🤖 AI Summary
To address data privacy sensitivity, high communication overhead, and strong farm heterogeneity in intelligent agriculture yield forecasting, this paper proposes a hierarchical federated learning framework tailored for smart agriculture. The framework introduces a seasonal crop-cluster dynamic clustering mechanism to enable adaptive farm grouping based on crop type and growth stage; designs a three-tier federated architecture (device–farm–crop layers) with cross-layer model aggregation to balance local specialized modeling and global knowledge sharing; and integrates temporal modeling to enhance trend prediction capability. Experiments demonstrate that the method preserves data locality while significantly reducing communication costs.
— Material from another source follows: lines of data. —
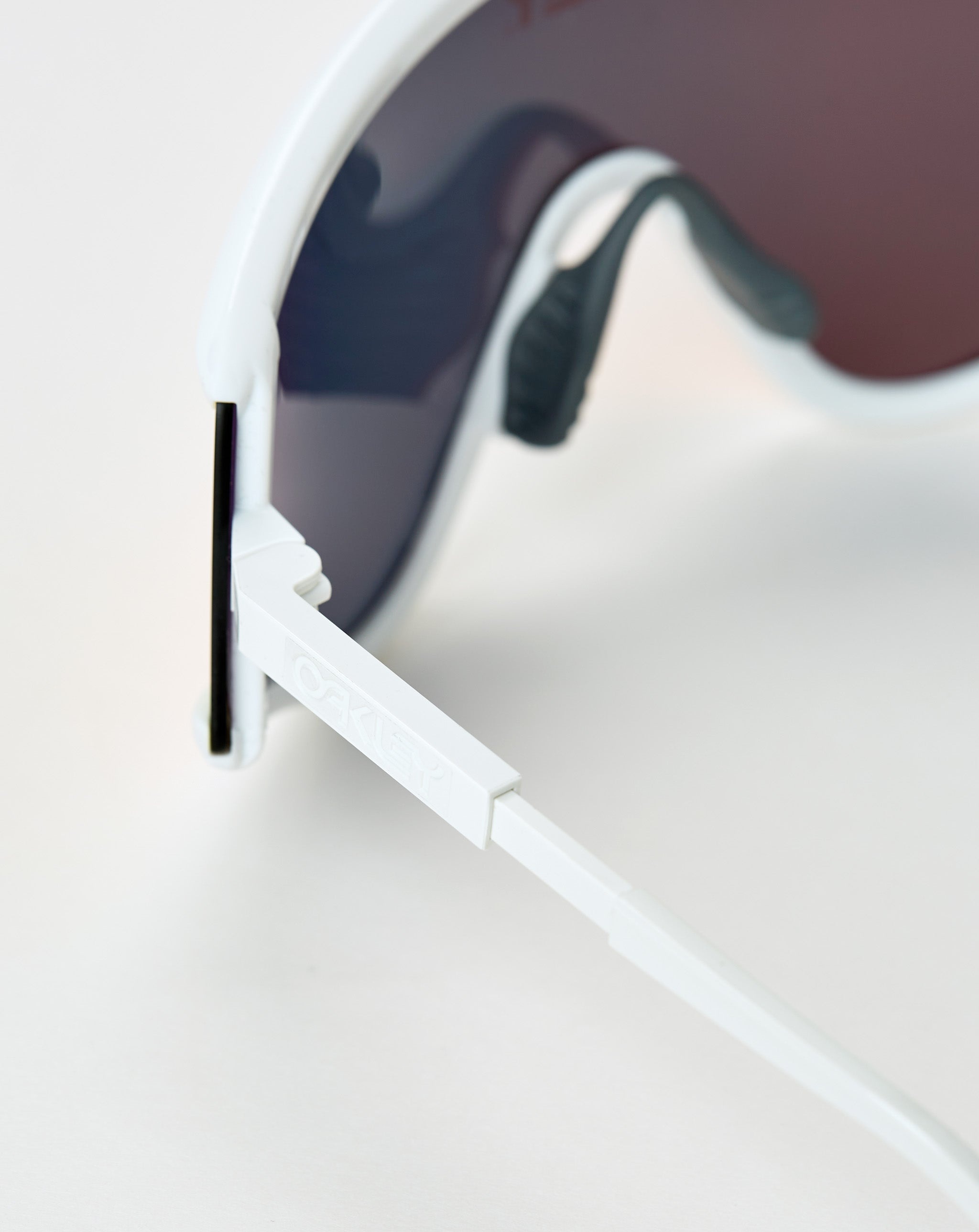 Eyeshade - 6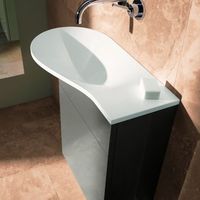 Gaestebaeder S 28 Bild 01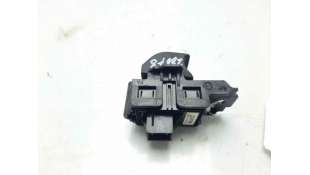 PALANCA FRENO DE MANO OPEL INSIGNIA A SEDÁN (2015-2017) 1.6 CDTI (69) 136CV 1598CC - L.7397699 / 9060790 2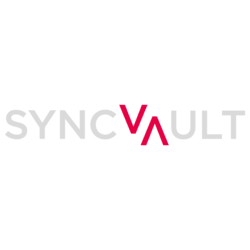 SyncVault价格预测
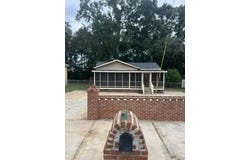 1101 E Furlow, Americus, GA 31709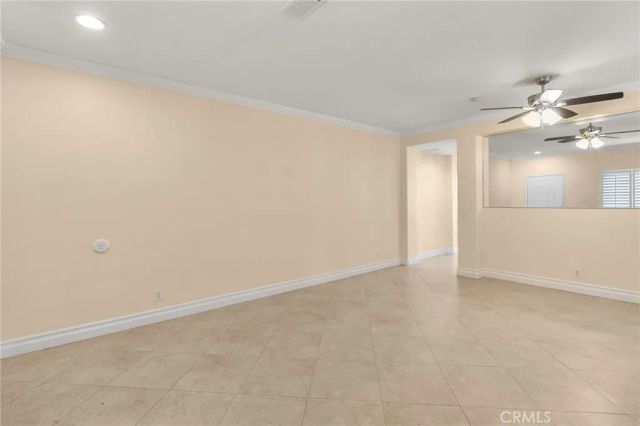 51 Appleglen Drive, Irvine, CA 92602
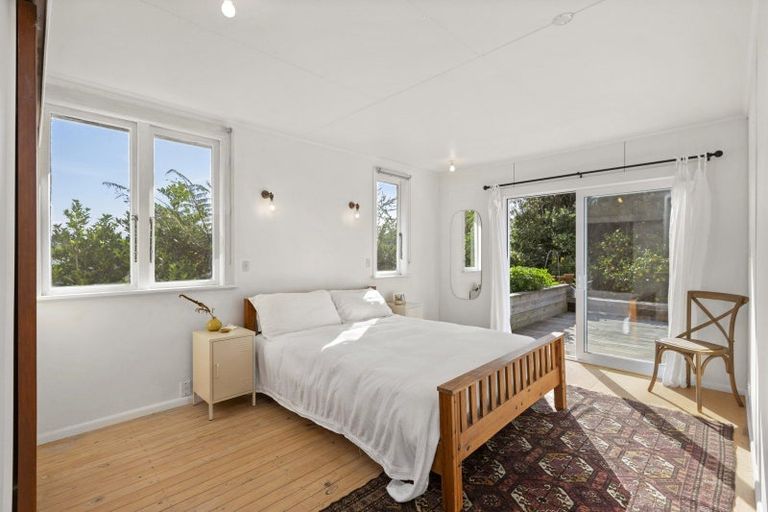 Photo of property in 26 Smith Street, Raglan, 3225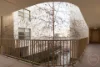 105/43 Arthur Blakeley Way, Coombs, ACT 2611-Image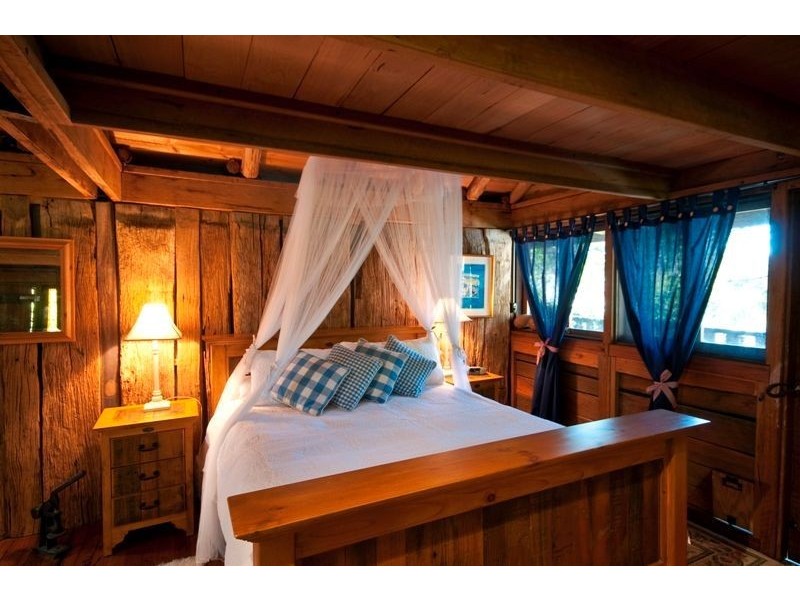 164 Moss Vale Rd, Kangaroo Valley NSW 2577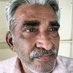 RajaGopal (@rajagopal99999) Twitter profile photo RajaGopal (@rajagopal99999) Twitter profile photo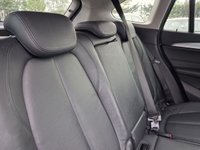 USED 2016 16 BMW X1 2.0 18d SE SUV 5dr Diesel Manual sDrive Euro 6 (s/s) (150 ps) 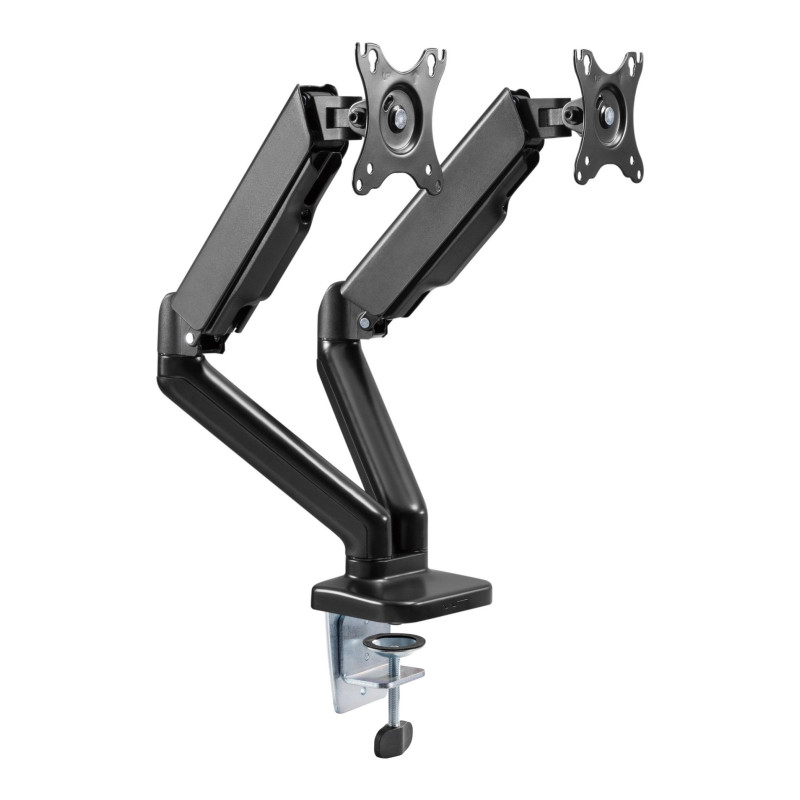 Кронштейн OfficePro MA502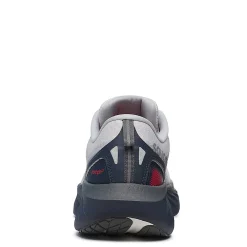 Running*Saucony Men's , Triumph 22 Running Shoe Cloud/Navy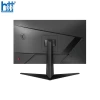 Màn hình MSI OPTIX G2422 24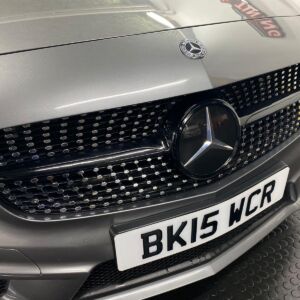 WhatsApp Image 2020-01-31 at 16.54.57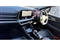 Kia Sportage Image 9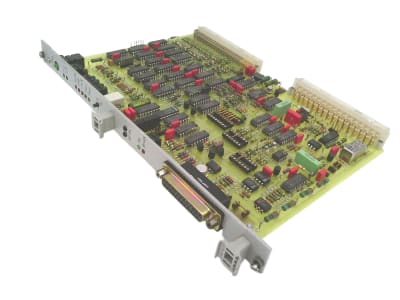 SCHNEIDER ELECTRIC 6051-042.211848
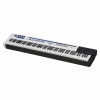 Casio PX-5S Taşınabilir Dijital Piyano<br>Fotoğraf: 2/2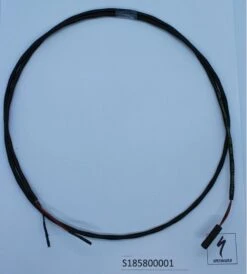 LGT MY18 Rear Light Cable Specialized Vado/Como For Rack-Light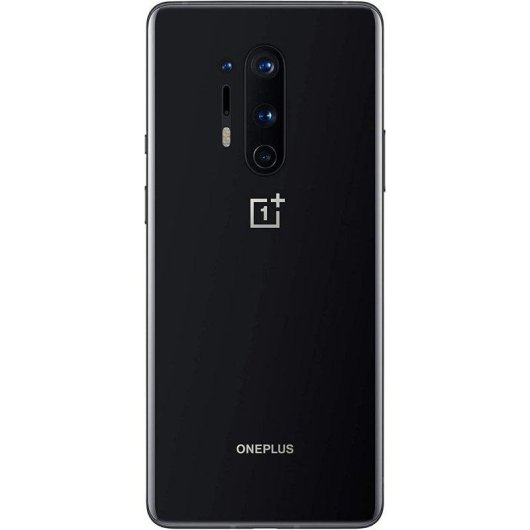 OnePlus 8 Pro 5G 8GB 128GB 6.78" Negro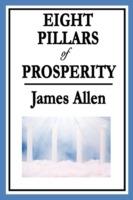 Eight Pillars of Prosperity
Both local and crop-layer models achieve superior yield trend fitting accuracy compared to conventional centralized and standard federated learning baselines, validating the framework’s effectiveness and practicality in heterogeneous agricultural settings.
📝 Abstract
In this paper, we presents a novel hierarchical federated learning architecture specifically designed for smart agricultural production systems and crop yield prediction. Our approach introduces a seasonal subscription mechanism where farms join crop-specific clusters at the beginning of each agricultural season. The proposed three-layer architecture consists of individual smart farms at the client level, crop-specific aggregators at the middle layer, and a global model aggregator at the top level. Within each crop cluster, clients collaboratively train specialized models tailored to specific crop types, which are then aggregated to produce a higher-level global model that integrates knowledge across multiple crops. This hierarchical design enables both local specialization for individual crop types and global generalization across diverse agricultural contexts while preserving data privacy and reducing communication overhead. Experiments demonstrate the effectiveness of the proposed system, showing that local and crop-layer models closely follow actual yield patterns with consistent alignment, significantly outperforming standard machine learning models. The results validate the advantages of hierarchical federated learning in the agricultural context, particularly for scenarios involving heterogeneous farming environments and privacy-sensitive agricultural data.